A new feature

In a shameless knock-off of the Pyromaniacs' practice of providing a weekly dose of Spurgeon, here we start a new feature: Presbyterian Profundity, featuring quotations from a bunch of old, dead guys who lived, to quote Spinal Tap on Stonehenge, hundreds of years before the beginning of history.

First out of the blocks is B B Warfield.  There is fine picture of him as a young man which owned by the PCA Historical Center, fronting their webpage,which is, by the way, an excellent source for information and documents not just on the PCA but on American confessional Presbyterianism in general.

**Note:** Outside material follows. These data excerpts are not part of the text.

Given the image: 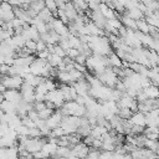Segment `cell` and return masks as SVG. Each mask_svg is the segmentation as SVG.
I'll use <instances>...</instances> for the list:
<instances>
[{
	"instance_id": "1",
	"label": "cell",
	"mask_w": 159,
	"mask_h": 159,
	"mask_svg": "<svg viewBox=\"0 0 159 159\" xmlns=\"http://www.w3.org/2000/svg\"><path fill=\"white\" fill-rule=\"evenodd\" d=\"M88 46L92 51V53L108 56L111 53V42L109 39L99 35H89Z\"/></svg>"
},
{
	"instance_id": "2",
	"label": "cell",
	"mask_w": 159,
	"mask_h": 159,
	"mask_svg": "<svg viewBox=\"0 0 159 159\" xmlns=\"http://www.w3.org/2000/svg\"><path fill=\"white\" fill-rule=\"evenodd\" d=\"M86 67L92 70L96 75H98V73L103 72L107 67H109L108 57H106L103 55H97V53L89 55L86 60Z\"/></svg>"
},
{
	"instance_id": "3",
	"label": "cell",
	"mask_w": 159,
	"mask_h": 159,
	"mask_svg": "<svg viewBox=\"0 0 159 159\" xmlns=\"http://www.w3.org/2000/svg\"><path fill=\"white\" fill-rule=\"evenodd\" d=\"M61 112H62L63 116L82 117V116L86 114V106L77 103L75 99L73 101H66V103H63L61 106Z\"/></svg>"
},
{
	"instance_id": "4",
	"label": "cell",
	"mask_w": 159,
	"mask_h": 159,
	"mask_svg": "<svg viewBox=\"0 0 159 159\" xmlns=\"http://www.w3.org/2000/svg\"><path fill=\"white\" fill-rule=\"evenodd\" d=\"M97 77L99 78V81H101L103 84H106V86H108V87H111V88L116 87L117 82L119 81V76H118L117 71H116L113 67H107L103 72L98 73Z\"/></svg>"
},
{
	"instance_id": "5",
	"label": "cell",
	"mask_w": 159,
	"mask_h": 159,
	"mask_svg": "<svg viewBox=\"0 0 159 159\" xmlns=\"http://www.w3.org/2000/svg\"><path fill=\"white\" fill-rule=\"evenodd\" d=\"M82 122V117H77V116H65L62 118L61 122V127L65 129L66 134H71V133H76L77 128L80 127Z\"/></svg>"
},
{
	"instance_id": "6",
	"label": "cell",
	"mask_w": 159,
	"mask_h": 159,
	"mask_svg": "<svg viewBox=\"0 0 159 159\" xmlns=\"http://www.w3.org/2000/svg\"><path fill=\"white\" fill-rule=\"evenodd\" d=\"M45 101H47V102L52 103L55 107L60 108V107L65 103V97H63V93H62L61 89H56V88H55V89L48 91V92L46 93Z\"/></svg>"
},
{
	"instance_id": "7",
	"label": "cell",
	"mask_w": 159,
	"mask_h": 159,
	"mask_svg": "<svg viewBox=\"0 0 159 159\" xmlns=\"http://www.w3.org/2000/svg\"><path fill=\"white\" fill-rule=\"evenodd\" d=\"M117 103H118L119 108H129L133 112L138 111V101L134 97H132V96H129L127 93H123Z\"/></svg>"
},
{
	"instance_id": "8",
	"label": "cell",
	"mask_w": 159,
	"mask_h": 159,
	"mask_svg": "<svg viewBox=\"0 0 159 159\" xmlns=\"http://www.w3.org/2000/svg\"><path fill=\"white\" fill-rule=\"evenodd\" d=\"M1 83L5 86V88H20L24 83V78L19 75H10L2 77Z\"/></svg>"
},
{
	"instance_id": "9",
	"label": "cell",
	"mask_w": 159,
	"mask_h": 159,
	"mask_svg": "<svg viewBox=\"0 0 159 159\" xmlns=\"http://www.w3.org/2000/svg\"><path fill=\"white\" fill-rule=\"evenodd\" d=\"M20 92H21V96H22V99L27 103H32L35 102V87L32 84H30L29 82H25L21 84L20 87Z\"/></svg>"
},
{
	"instance_id": "10",
	"label": "cell",
	"mask_w": 159,
	"mask_h": 159,
	"mask_svg": "<svg viewBox=\"0 0 159 159\" xmlns=\"http://www.w3.org/2000/svg\"><path fill=\"white\" fill-rule=\"evenodd\" d=\"M0 17L2 19L4 22L11 21L15 17V11L12 9V5L6 1H1L0 4Z\"/></svg>"
},
{
	"instance_id": "11",
	"label": "cell",
	"mask_w": 159,
	"mask_h": 159,
	"mask_svg": "<svg viewBox=\"0 0 159 159\" xmlns=\"http://www.w3.org/2000/svg\"><path fill=\"white\" fill-rule=\"evenodd\" d=\"M2 96H4V99H7L15 104H17L20 101H22L21 92H19L16 88H6L2 92Z\"/></svg>"
},
{
	"instance_id": "12",
	"label": "cell",
	"mask_w": 159,
	"mask_h": 159,
	"mask_svg": "<svg viewBox=\"0 0 159 159\" xmlns=\"http://www.w3.org/2000/svg\"><path fill=\"white\" fill-rule=\"evenodd\" d=\"M89 17L92 19V21H93L97 26H99L101 29H104V26H106V24H107V19H106V16L102 14V11L99 10V7L96 9V10H91Z\"/></svg>"
},
{
	"instance_id": "13",
	"label": "cell",
	"mask_w": 159,
	"mask_h": 159,
	"mask_svg": "<svg viewBox=\"0 0 159 159\" xmlns=\"http://www.w3.org/2000/svg\"><path fill=\"white\" fill-rule=\"evenodd\" d=\"M73 87L76 88V91H77V93H78L80 96L86 97V96L89 94V87H91V86H89L88 81L84 80V78H81V80L76 81V82L73 83Z\"/></svg>"
},
{
	"instance_id": "14",
	"label": "cell",
	"mask_w": 159,
	"mask_h": 159,
	"mask_svg": "<svg viewBox=\"0 0 159 159\" xmlns=\"http://www.w3.org/2000/svg\"><path fill=\"white\" fill-rule=\"evenodd\" d=\"M72 153L75 157H78V158H83V157H87L88 155V152H89V148L88 145L84 143V142H78L76 143L72 148H71Z\"/></svg>"
},
{
	"instance_id": "15",
	"label": "cell",
	"mask_w": 159,
	"mask_h": 159,
	"mask_svg": "<svg viewBox=\"0 0 159 159\" xmlns=\"http://www.w3.org/2000/svg\"><path fill=\"white\" fill-rule=\"evenodd\" d=\"M62 118H63V114H62L61 111H60V112H53L47 119H45V120H46V125H47L50 129H53V128L61 125Z\"/></svg>"
},
{
	"instance_id": "16",
	"label": "cell",
	"mask_w": 159,
	"mask_h": 159,
	"mask_svg": "<svg viewBox=\"0 0 159 159\" xmlns=\"http://www.w3.org/2000/svg\"><path fill=\"white\" fill-rule=\"evenodd\" d=\"M60 89H61V91H62V93H63L65 101H73V99H76V97L78 96V93H77L76 88H75L73 86L67 84V83L62 84Z\"/></svg>"
},
{
	"instance_id": "17",
	"label": "cell",
	"mask_w": 159,
	"mask_h": 159,
	"mask_svg": "<svg viewBox=\"0 0 159 159\" xmlns=\"http://www.w3.org/2000/svg\"><path fill=\"white\" fill-rule=\"evenodd\" d=\"M41 40H43L47 46L48 45H56L60 41V35L56 31L51 30V31H47V32L42 34L41 35Z\"/></svg>"
},
{
	"instance_id": "18",
	"label": "cell",
	"mask_w": 159,
	"mask_h": 159,
	"mask_svg": "<svg viewBox=\"0 0 159 159\" xmlns=\"http://www.w3.org/2000/svg\"><path fill=\"white\" fill-rule=\"evenodd\" d=\"M129 122L134 125H140V127H145L147 122H145V113L140 112V111H135L133 112L132 117L129 118Z\"/></svg>"
},
{
	"instance_id": "19",
	"label": "cell",
	"mask_w": 159,
	"mask_h": 159,
	"mask_svg": "<svg viewBox=\"0 0 159 159\" xmlns=\"http://www.w3.org/2000/svg\"><path fill=\"white\" fill-rule=\"evenodd\" d=\"M84 32L87 35H99V36H103L104 35L103 29H101L99 26H97L93 21L84 24Z\"/></svg>"
},
{
	"instance_id": "20",
	"label": "cell",
	"mask_w": 159,
	"mask_h": 159,
	"mask_svg": "<svg viewBox=\"0 0 159 159\" xmlns=\"http://www.w3.org/2000/svg\"><path fill=\"white\" fill-rule=\"evenodd\" d=\"M108 65L113 68H122L123 67V60L117 55V52H111L108 55Z\"/></svg>"
},
{
	"instance_id": "21",
	"label": "cell",
	"mask_w": 159,
	"mask_h": 159,
	"mask_svg": "<svg viewBox=\"0 0 159 159\" xmlns=\"http://www.w3.org/2000/svg\"><path fill=\"white\" fill-rule=\"evenodd\" d=\"M62 9H63V11L66 12V15H67V17H68L70 21H73V20L77 17V15H78V11L76 10V7L73 6V4H72L71 1L66 2Z\"/></svg>"
},
{
	"instance_id": "22",
	"label": "cell",
	"mask_w": 159,
	"mask_h": 159,
	"mask_svg": "<svg viewBox=\"0 0 159 159\" xmlns=\"http://www.w3.org/2000/svg\"><path fill=\"white\" fill-rule=\"evenodd\" d=\"M148 77H149V80H150L152 84L159 87V65L153 66V67H149Z\"/></svg>"
},
{
	"instance_id": "23",
	"label": "cell",
	"mask_w": 159,
	"mask_h": 159,
	"mask_svg": "<svg viewBox=\"0 0 159 159\" xmlns=\"http://www.w3.org/2000/svg\"><path fill=\"white\" fill-rule=\"evenodd\" d=\"M31 25H32V26H35V27L39 30V32H40L41 35L48 31L47 24H46L43 20H41L39 16H35V17H32V20H31Z\"/></svg>"
},
{
	"instance_id": "24",
	"label": "cell",
	"mask_w": 159,
	"mask_h": 159,
	"mask_svg": "<svg viewBox=\"0 0 159 159\" xmlns=\"http://www.w3.org/2000/svg\"><path fill=\"white\" fill-rule=\"evenodd\" d=\"M108 132V128L104 127V125H101V124H96L92 127L91 129V135L93 138H102L106 133Z\"/></svg>"
},
{
	"instance_id": "25",
	"label": "cell",
	"mask_w": 159,
	"mask_h": 159,
	"mask_svg": "<svg viewBox=\"0 0 159 159\" xmlns=\"http://www.w3.org/2000/svg\"><path fill=\"white\" fill-rule=\"evenodd\" d=\"M57 147L58 144L57 143H53V142H48V143H45L43 147H42V153L45 154V157H50V155H53L57 150Z\"/></svg>"
},
{
	"instance_id": "26",
	"label": "cell",
	"mask_w": 159,
	"mask_h": 159,
	"mask_svg": "<svg viewBox=\"0 0 159 159\" xmlns=\"http://www.w3.org/2000/svg\"><path fill=\"white\" fill-rule=\"evenodd\" d=\"M144 93L147 94L148 98H152V99H158L159 98V87L154 86V84H150L145 88H143Z\"/></svg>"
},
{
	"instance_id": "27",
	"label": "cell",
	"mask_w": 159,
	"mask_h": 159,
	"mask_svg": "<svg viewBox=\"0 0 159 159\" xmlns=\"http://www.w3.org/2000/svg\"><path fill=\"white\" fill-rule=\"evenodd\" d=\"M99 10L102 11V14L106 16V19H107V20L116 17V12H114V9L109 7V6H108L106 2H101V4H99Z\"/></svg>"
},
{
	"instance_id": "28",
	"label": "cell",
	"mask_w": 159,
	"mask_h": 159,
	"mask_svg": "<svg viewBox=\"0 0 159 159\" xmlns=\"http://www.w3.org/2000/svg\"><path fill=\"white\" fill-rule=\"evenodd\" d=\"M120 21H122L123 26H125L127 29L137 30V20L132 19V17H130V16H128L127 14H124V15L120 17Z\"/></svg>"
},
{
	"instance_id": "29",
	"label": "cell",
	"mask_w": 159,
	"mask_h": 159,
	"mask_svg": "<svg viewBox=\"0 0 159 159\" xmlns=\"http://www.w3.org/2000/svg\"><path fill=\"white\" fill-rule=\"evenodd\" d=\"M0 108L5 112V113H16V104L7 101V99H4L0 104Z\"/></svg>"
},
{
	"instance_id": "30",
	"label": "cell",
	"mask_w": 159,
	"mask_h": 159,
	"mask_svg": "<svg viewBox=\"0 0 159 159\" xmlns=\"http://www.w3.org/2000/svg\"><path fill=\"white\" fill-rule=\"evenodd\" d=\"M150 29H152V26L148 24L147 20H144V19L137 20V30L138 31H140L143 34H149L150 32Z\"/></svg>"
},
{
	"instance_id": "31",
	"label": "cell",
	"mask_w": 159,
	"mask_h": 159,
	"mask_svg": "<svg viewBox=\"0 0 159 159\" xmlns=\"http://www.w3.org/2000/svg\"><path fill=\"white\" fill-rule=\"evenodd\" d=\"M57 78L62 82V83H71V82H75L72 76H71V72L70 71H58L57 72Z\"/></svg>"
},
{
	"instance_id": "32",
	"label": "cell",
	"mask_w": 159,
	"mask_h": 159,
	"mask_svg": "<svg viewBox=\"0 0 159 159\" xmlns=\"http://www.w3.org/2000/svg\"><path fill=\"white\" fill-rule=\"evenodd\" d=\"M128 16H130L132 19L134 20H139V19H143L144 14L143 11L139 9V7H132V9H127V12H125Z\"/></svg>"
},
{
	"instance_id": "33",
	"label": "cell",
	"mask_w": 159,
	"mask_h": 159,
	"mask_svg": "<svg viewBox=\"0 0 159 159\" xmlns=\"http://www.w3.org/2000/svg\"><path fill=\"white\" fill-rule=\"evenodd\" d=\"M47 62L52 67H58L63 62V57H61V56H58L56 53H50V56L47 57Z\"/></svg>"
},
{
	"instance_id": "34",
	"label": "cell",
	"mask_w": 159,
	"mask_h": 159,
	"mask_svg": "<svg viewBox=\"0 0 159 159\" xmlns=\"http://www.w3.org/2000/svg\"><path fill=\"white\" fill-rule=\"evenodd\" d=\"M37 16L41 19V20H43L46 24L53 17V12L50 10V9H47V7H43L39 14H37Z\"/></svg>"
},
{
	"instance_id": "35",
	"label": "cell",
	"mask_w": 159,
	"mask_h": 159,
	"mask_svg": "<svg viewBox=\"0 0 159 159\" xmlns=\"http://www.w3.org/2000/svg\"><path fill=\"white\" fill-rule=\"evenodd\" d=\"M11 39H12V42H14V45L16 46L17 50H19V48H22V47L25 46L26 40H25V37L22 36V34H15Z\"/></svg>"
},
{
	"instance_id": "36",
	"label": "cell",
	"mask_w": 159,
	"mask_h": 159,
	"mask_svg": "<svg viewBox=\"0 0 159 159\" xmlns=\"http://www.w3.org/2000/svg\"><path fill=\"white\" fill-rule=\"evenodd\" d=\"M72 4L78 12H82L88 9V2L86 0H72Z\"/></svg>"
},
{
	"instance_id": "37",
	"label": "cell",
	"mask_w": 159,
	"mask_h": 159,
	"mask_svg": "<svg viewBox=\"0 0 159 159\" xmlns=\"http://www.w3.org/2000/svg\"><path fill=\"white\" fill-rule=\"evenodd\" d=\"M29 6H30L36 14H39L43 7H46V6H45V0H34Z\"/></svg>"
},
{
	"instance_id": "38",
	"label": "cell",
	"mask_w": 159,
	"mask_h": 159,
	"mask_svg": "<svg viewBox=\"0 0 159 159\" xmlns=\"http://www.w3.org/2000/svg\"><path fill=\"white\" fill-rule=\"evenodd\" d=\"M132 114H133V111L129 108H119V111H118V116L123 119H129L132 117Z\"/></svg>"
},
{
	"instance_id": "39",
	"label": "cell",
	"mask_w": 159,
	"mask_h": 159,
	"mask_svg": "<svg viewBox=\"0 0 159 159\" xmlns=\"http://www.w3.org/2000/svg\"><path fill=\"white\" fill-rule=\"evenodd\" d=\"M107 24H108L109 26H112L113 29H116V30H119V29L123 26L122 21H120L119 19H117V17H113V19H109V20H107Z\"/></svg>"
},
{
	"instance_id": "40",
	"label": "cell",
	"mask_w": 159,
	"mask_h": 159,
	"mask_svg": "<svg viewBox=\"0 0 159 159\" xmlns=\"http://www.w3.org/2000/svg\"><path fill=\"white\" fill-rule=\"evenodd\" d=\"M37 113H39V117H40L41 119H47V118L53 113V111H52L51 107H46L45 109H42V111L37 112Z\"/></svg>"
},
{
	"instance_id": "41",
	"label": "cell",
	"mask_w": 159,
	"mask_h": 159,
	"mask_svg": "<svg viewBox=\"0 0 159 159\" xmlns=\"http://www.w3.org/2000/svg\"><path fill=\"white\" fill-rule=\"evenodd\" d=\"M80 53H81L80 50H78V48H75V47H71V48H68V50L66 51V56L70 57L71 60H76Z\"/></svg>"
},
{
	"instance_id": "42",
	"label": "cell",
	"mask_w": 159,
	"mask_h": 159,
	"mask_svg": "<svg viewBox=\"0 0 159 159\" xmlns=\"http://www.w3.org/2000/svg\"><path fill=\"white\" fill-rule=\"evenodd\" d=\"M45 6L47 9H50L52 12H56L57 9H58V6L56 4V0H45Z\"/></svg>"
},
{
	"instance_id": "43",
	"label": "cell",
	"mask_w": 159,
	"mask_h": 159,
	"mask_svg": "<svg viewBox=\"0 0 159 159\" xmlns=\"http://www.w3.org/2000/svg\"><path fill=\"white\" fill-rule=\"evenodd\" d=\"M25 47L32 53V52H35L36 51V41H34V40H27L26 42H25Z\"/></svg>"
},
{
	"instance_id": "44",
	"label": "cell",
	"mask_w": 159,
	"mask_h": 159,
	"mask_svg": "<svg viewBox=\"0 0 159 159\" xmlns=\"http://www.w3.org/2000/svg\"><path fill=\"white\" fill-rule=\"evenodd\" d=\"M43 83H45L47 91H52V89L56 88V84H55V82H53L51 78H46V80H43Z\"/></svg>"
},
{
	"instance_id": "45",
	"label": "cell",
	"mask_w": 159,
	"mask_h": 159,
	"mask_svg": "<svg viewBox=\"0 0 159 159\" xmlns=\"http://www.w3.org/2000/svg\"><path fill=\"white\" fill-rule=\"evenodd\" d=\"M45 48H47V45H46V42L43 41V40H39V41H36V51L39 52V51H42V50H45Z\"/></svg>"
},
{
	"instance_id": "46",
	"label": "cell",
	"mask_w": 159,
	"mask_h": 159,
	"mask_svg": "<svg viewBox=\"0 0 159 159\" xmlns=\"http://www.w3.org/2000/svg\"><path fill=\"white\" fill-rule=\"evenodd\" d=\"M46 107H47V104H46V102H45V101L36 102V103H35V106H34V108H35L37 112H40V111H42V109H45Z\"/></svg>"
},
{
	"instance_id": "47",
	"label": "cell",
	"mask_w": 159,
	"mask_h": 159,
	"mask_svg": "<svg viewBox=\"0 0 159 159\" xmlns=\"http://www.w3.org/2000/svg\"><path fill=\"white\" fill-rule=\"evenodd\" d=\"M50 50L48 48H45V50H42V51H39L37 52V56L40 57V58H43V60H47V57L50 56Z\"/></svg>"
},
{
	"instance_id": "48",
	"label": "cell",
	"mask_w": 159,
	"mask_h": 159,
	"mask_svg": "<svg viewBox=\"0 0 159 159\" xmlns=\"http://www.w3.org/2000/svg\"><path fill=\"white\" fill-rule=\"evenodd\" d=\"M9 70H10V66L6 63H2L0 66V73L1 75H9Z\"/></svg>"
},
{
	"instance_id": "49",
	"label": "cell",
	"mask_w": 159,
	"mask_h": 159,
	"mask_svg": "<svg viewBox=\"0 0 159 159\" xmlns=\"http://www.w3.org/2000/svg\"><path fill=\"white\" fill-rule=\"evenodd\" d=\"M99 152L98 150H96V148H94V150H92V152H88V158H99Z\"/></svg>"
},
{
	"instance_id": "50",
	"label": "cell",
	"mask_w": 159,
	"mask_h": 159,
	"mask_svg": "<svg viewBox=\"0 0 159 159\" xmlns=\"http://www.w3.org/2000/svg\"><path fill=\"white\" fill-rule=\"evenodd\" d=\"M20 1H21V4L24 5V7H26V6H29L34 0H20Z\"/></svg>"
},
{
	"instance_id": "51",
	"label": "cell",
	"mask_w": 159,
	"mask_h": 159,
	"mask_svg": "<svg viewBox=\"0 0 159 159\" xmlns=\"http://www.w3.org/2000/svg\"><path fill=\"white\" fill-rule=\"evenodd\" d=\"M4 101V96L2 94H0V104H1V102Z\"/></svg>"
},
{
	"instance_id": "52",
	"label": "cell",
	"mask_w": 159,
	"mask_h": 159,
	"mask_svg": "<svg viewBox=\"0 0 159 159\" xmlns=\"http://www.w3.org/2000/svg\"><path fill=\"white\" fill-rule=\"evenodd\" d=\"M4 24H5V22H4V21H2V19H1V17H0V26H2V25H4Z\"/></svg>"
},
{
	"instance_id": "53",
	"label": "cell",
	"mask_w": 159,
	"mask_h": 159,
	"mask_svg": "<svg viewBox=\"0 0 159 159\" xmlns=\"http://www.w3.org/2000/svg\"><path fill=\"white\" fill-rule=\"evenodd\" d=\"M2 1H6V2H9V1H10V0H2Z\"/></svg>"
},
{
	"instance_id": "54",
	"label": "cell",
	"mask_w": 159,
	"mask_h": 159,
	"mask_svg": "<svg viewBox=\"0 0 159 159\" xmlns=\"http://www.w3.org/2000/svg\"><path fill=\"white\" fill-rule=\"evenodd\" d=\"M157 30H158V31H159V25H158V26H157Z\"/></svg>"
},
{
	"instance_id": "55",
	"label": "cell",
	"mask_w": 159,
	"mask_h": 159,
	"mask_svg": "<svg viewBox=\"0 0 159 159\" xmlns=\"http://www.w3.org/2000/svg\"><path fill=\"white\" fill-rule=\"evenodd\" d=\"M0 1H2V0H0Z\"/></svg>"
},
{
	"instance_id": "56",
	"label": "cell",
	"mask_w": 159,
	"mask_h": 159,
	"mask_svg": "<svg viewBox=\"0 0 159 159\" xmlns=\"http://www.w3.org/2000/svg\"><path fill=\"white\" fill-rule=\"evenodd\" d=\"M158 1H159V0H158Z\"/></svg>"
}]
</instances>
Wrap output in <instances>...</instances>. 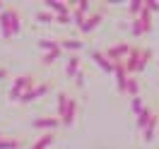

Here is what he has to say about worldliness in his essay `New Testament Puritanism' in Faith and Life:

We see, then, that the Apostle's urgency here [2 Cor. 6:11 - 7:1] is against not association with the world, but compromise with the worldly. Compromise! In that one word is expressed a very large part of a Christian's danger in the world. We see it on all sides of us and in every sphere of life. We must be all things to all men, we say, perverting the Apostle's prescription for a working ministry; for there was one thing he would on no account and in no way have us be, even that we may, as we foolishly fancy, win the more; and that is, evil. From evil in all its forms and in all its manifestations he would have us absolutely to separate ourselves; the unclean thing is the thing he would in no circumstances have us handle. Associate with the world, yes! There is no man in it so vile that he has not claims upon us for our association and for our aid. But adopt the standards of the world? No! Not in the least particular. Here our motto must be and that unfailingly: No compromise!

The very thing which the Apostle here presses upon our apprehension is the absolute conflict between the standards of the world and the standards of Christians; and the precise thing which he requires of us is that in our association with the world we shall not take on our necks the alien yoke of an unbeliever's point of view, of an unbeliever's judgment of things, of an unbeliever's estimate of the right and wrong, the proper and improper. In all our association with unbelievers, we, as Christian men, are to furnish the standard; and we are to stand by our Christian standard, in the smallest particular, unswervingly. Any departure from that standard, however small or however desirable it may seem, is treason to our Christianity. We must not, in any case, take the alien yoke of an unbeliever's scheme of life upon our necks.